In the past six months, we've had more doctor visits, ER visits, emergency dental visits and family trials and tribulations than I'd ever expected. It wasn't until a few weeks ago when I started feeling down on things that I realized maybe this was God's way of getting my attention. I don't think God necessarily punishes people who aren't pursuing him — there are lots of non-Christians who live healthy lives — but I do think He will do whatever it takes to draw you closer to Him. And as tough as the past six months have been, I'm actually thankful for a God that doesn't let me be complacent when I get lazy.

So I started thinking about where I've been slacking. Yes, I am a Christian. But am I constantly in the Word? Not at all. It has never been easy for me to just sit down and read the Bible. I know that sounds awful, but it's the truth. So I took my butt to the closest Christian book store and found a daily devotional that I can use to help me read my Bible and to understand what I'm reading.
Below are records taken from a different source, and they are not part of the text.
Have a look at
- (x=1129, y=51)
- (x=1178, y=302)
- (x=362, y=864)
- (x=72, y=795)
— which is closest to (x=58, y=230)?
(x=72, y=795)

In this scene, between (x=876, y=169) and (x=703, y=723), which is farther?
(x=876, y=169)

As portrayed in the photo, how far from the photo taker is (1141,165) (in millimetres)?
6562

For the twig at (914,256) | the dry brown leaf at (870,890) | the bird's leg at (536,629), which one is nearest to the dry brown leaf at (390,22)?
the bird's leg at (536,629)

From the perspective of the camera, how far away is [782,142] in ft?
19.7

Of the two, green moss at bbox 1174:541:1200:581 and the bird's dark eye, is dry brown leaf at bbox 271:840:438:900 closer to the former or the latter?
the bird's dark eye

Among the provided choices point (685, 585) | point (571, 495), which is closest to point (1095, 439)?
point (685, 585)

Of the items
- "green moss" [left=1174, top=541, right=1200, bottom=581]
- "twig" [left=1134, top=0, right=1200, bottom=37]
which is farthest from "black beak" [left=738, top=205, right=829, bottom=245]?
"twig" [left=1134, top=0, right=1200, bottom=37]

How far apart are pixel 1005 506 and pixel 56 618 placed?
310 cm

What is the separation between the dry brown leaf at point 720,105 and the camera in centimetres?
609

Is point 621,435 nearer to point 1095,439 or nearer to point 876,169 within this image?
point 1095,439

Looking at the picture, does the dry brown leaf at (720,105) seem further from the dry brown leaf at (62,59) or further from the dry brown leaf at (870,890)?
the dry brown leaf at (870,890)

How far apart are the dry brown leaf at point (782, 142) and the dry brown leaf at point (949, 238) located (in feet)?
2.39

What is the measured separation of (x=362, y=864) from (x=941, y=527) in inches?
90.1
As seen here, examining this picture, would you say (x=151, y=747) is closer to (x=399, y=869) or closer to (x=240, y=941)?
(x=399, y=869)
I'm not under the impression that once I open up my Bible everything will become peachy keen in my life. Nor am I saying I haven't been overly blessed the past six months as well. But I do think that even if things stay the way they've been, at least I will have a place to go when I'm feeling down or afraid. There is no better place to seek comfort and understanding than your Bible.


Monday, June 17, 2013

Kids, wear your helmets.

I have only had the sinking feeling where you actually don't know if everything is going to be alright three times in my life. The first time was when my family was on a cruise in the Cayman Islands and my mom fell from the second story of a boat to the first. Thankfully, she only ended up with a lot of bumps and bruises. The second time was the day my dad died. And the third was yesterday.

Having been with a mountain biker for a couple of years now, my biggest fear has always been a phone call saying Mark had been hurt. Well, yesterday I got that call. Mark crashed his bike while going down a steep hill and was thrown from his bike, landing on his head. He was unconscious for a couple of minutes before he regained consciousness and was able to call and tell me what happened. Thank goodness Mark was wearing his helmet, which cracked in half (instead of his head).
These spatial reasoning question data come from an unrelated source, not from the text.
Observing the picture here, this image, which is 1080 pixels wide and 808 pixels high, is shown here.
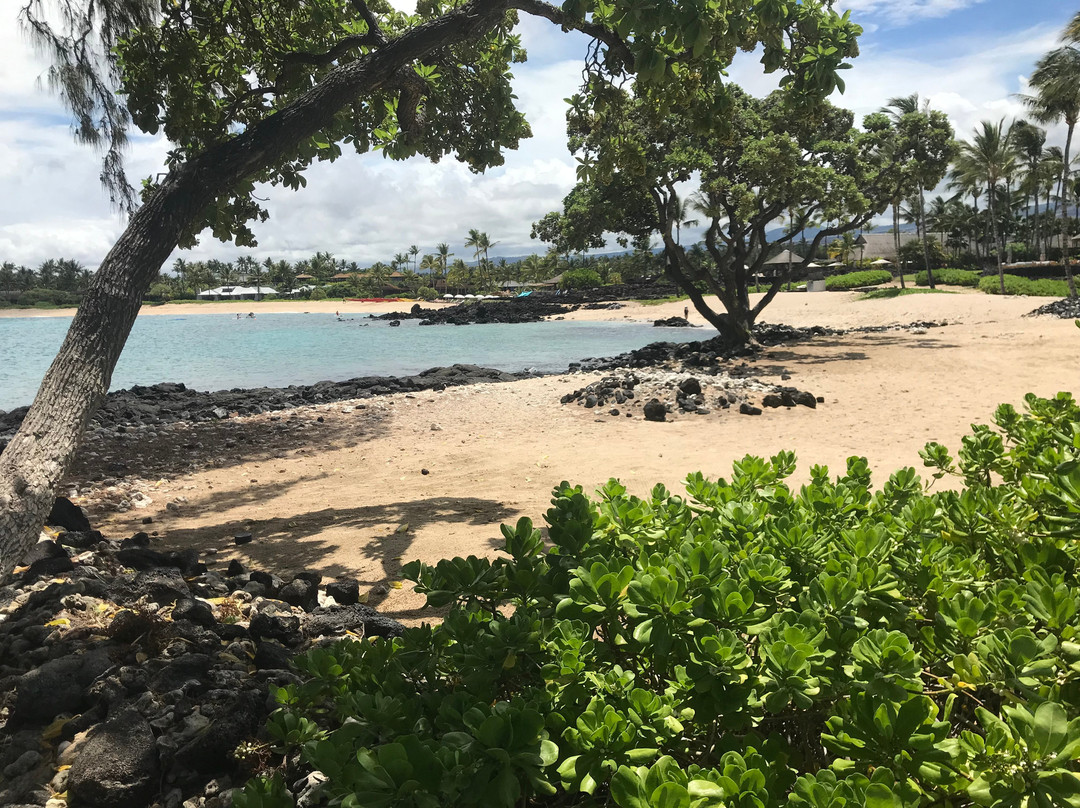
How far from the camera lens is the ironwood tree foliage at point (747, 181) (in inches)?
688

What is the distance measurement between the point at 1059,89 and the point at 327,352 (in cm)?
3517

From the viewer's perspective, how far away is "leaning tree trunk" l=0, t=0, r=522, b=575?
3107 millimetres

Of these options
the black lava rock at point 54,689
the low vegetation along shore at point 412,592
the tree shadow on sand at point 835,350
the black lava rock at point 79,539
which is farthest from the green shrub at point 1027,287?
the black lava rock at point 54,689

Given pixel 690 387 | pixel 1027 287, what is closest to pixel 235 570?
pixel 690 387

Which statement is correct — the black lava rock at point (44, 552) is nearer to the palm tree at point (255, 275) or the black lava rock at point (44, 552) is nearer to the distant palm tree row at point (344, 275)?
the distant palm tree row at point (344, 275)

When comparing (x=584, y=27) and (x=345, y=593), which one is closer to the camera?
(x=345, y=593)

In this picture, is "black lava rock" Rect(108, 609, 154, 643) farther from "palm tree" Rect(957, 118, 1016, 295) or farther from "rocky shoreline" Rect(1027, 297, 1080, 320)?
"palm tree" Rect(957, 118, 1016, 295)

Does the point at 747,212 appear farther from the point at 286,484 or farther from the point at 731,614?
the point at 731,614

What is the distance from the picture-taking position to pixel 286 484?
8164mm

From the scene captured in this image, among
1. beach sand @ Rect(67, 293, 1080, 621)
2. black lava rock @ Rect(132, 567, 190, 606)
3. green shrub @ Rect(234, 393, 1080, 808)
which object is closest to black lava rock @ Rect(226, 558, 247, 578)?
black lava rock @ Rect(132, 567, 190, 606)

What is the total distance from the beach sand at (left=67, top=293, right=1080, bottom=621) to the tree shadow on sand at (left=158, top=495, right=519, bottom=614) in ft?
0.07

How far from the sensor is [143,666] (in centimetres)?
294

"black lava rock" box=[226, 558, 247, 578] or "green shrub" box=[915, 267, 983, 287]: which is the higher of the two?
"green shrub" box=[915, 267, 983, 287]

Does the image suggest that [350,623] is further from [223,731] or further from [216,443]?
[216,443]
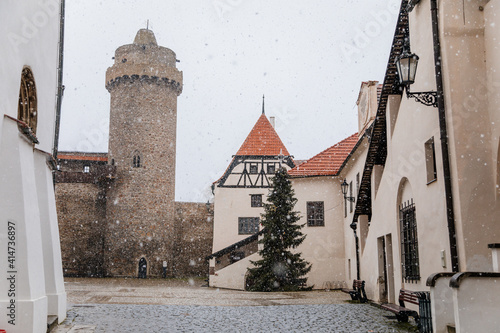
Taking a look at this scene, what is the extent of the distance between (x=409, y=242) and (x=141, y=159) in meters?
27.3

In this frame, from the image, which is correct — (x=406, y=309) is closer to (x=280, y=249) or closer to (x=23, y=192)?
(x=23, y=192)

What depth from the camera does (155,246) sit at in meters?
34.5

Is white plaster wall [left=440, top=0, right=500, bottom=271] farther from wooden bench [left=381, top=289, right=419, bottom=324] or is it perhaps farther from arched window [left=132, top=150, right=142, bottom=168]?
arched window [left=132, top=150, right=142, bottom=168]

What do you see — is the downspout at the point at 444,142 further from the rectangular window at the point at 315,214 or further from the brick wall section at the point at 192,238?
the brick wall section at the point at 192,238

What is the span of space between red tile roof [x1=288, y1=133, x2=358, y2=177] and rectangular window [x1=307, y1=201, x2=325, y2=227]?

I knew it was bad when he couldn't remember the accident at all. Thankfully, Mark was riding with his stepdad and his stepdad's good friend, who is a doctor. Both of them were able to take care of Mark enough so that he was able to get back to the car. I picked him up from their house and knew he wasn't in good shape.

Being the paranoid person I am, I brought Mark home to shower and immediately began calling emergency clinics to see where he could go. Luckily, one of the emergency centers in Plano was able to examine him and take a CT scan of his brain to make sure there was no bleeding. After lots of waiting, the results came back clean (no bleeding, although he does have a concussion and probable cracked ribs) and we left with lots of pain meds in hand. God is good.

In the 30 minutes after Mark first called me with little information to share until he called me back to let me know he was on his way home, I was a nervous wreck. I couldn't stop crying. After losing my dad, the thought of losing someone I love as much as Mark is a paralyzing fear to me everyday.

As a million thoughts raced through my head. I had that same sinking feeling I did the day I lost my dad. It's the helplessness of being able to do nothing. And all I could think the entire time is that the stupid little things I'd been nagging at Mark about the day before seemed so... stupid. I started thinking about all of the times that I'd brought him down for no reason when instead, I should have been building him up.

I think sometimes it takes an absolutely paralyzing moment to make you realize how you wish you treated the people you love. The thought of something happening to my husband makes me want to encourage him every single day and look past the little things I would typically nag about. This life is too fleeting to dwell on the little things. You just don't know what tomorrow brings, so today is what really matters, and I fully intend to smother my husband with love as much as I can from here on. :)

Don't let the smiling fool you, he was pretty out of it at this point.
Nolan was trying to help his boo boos.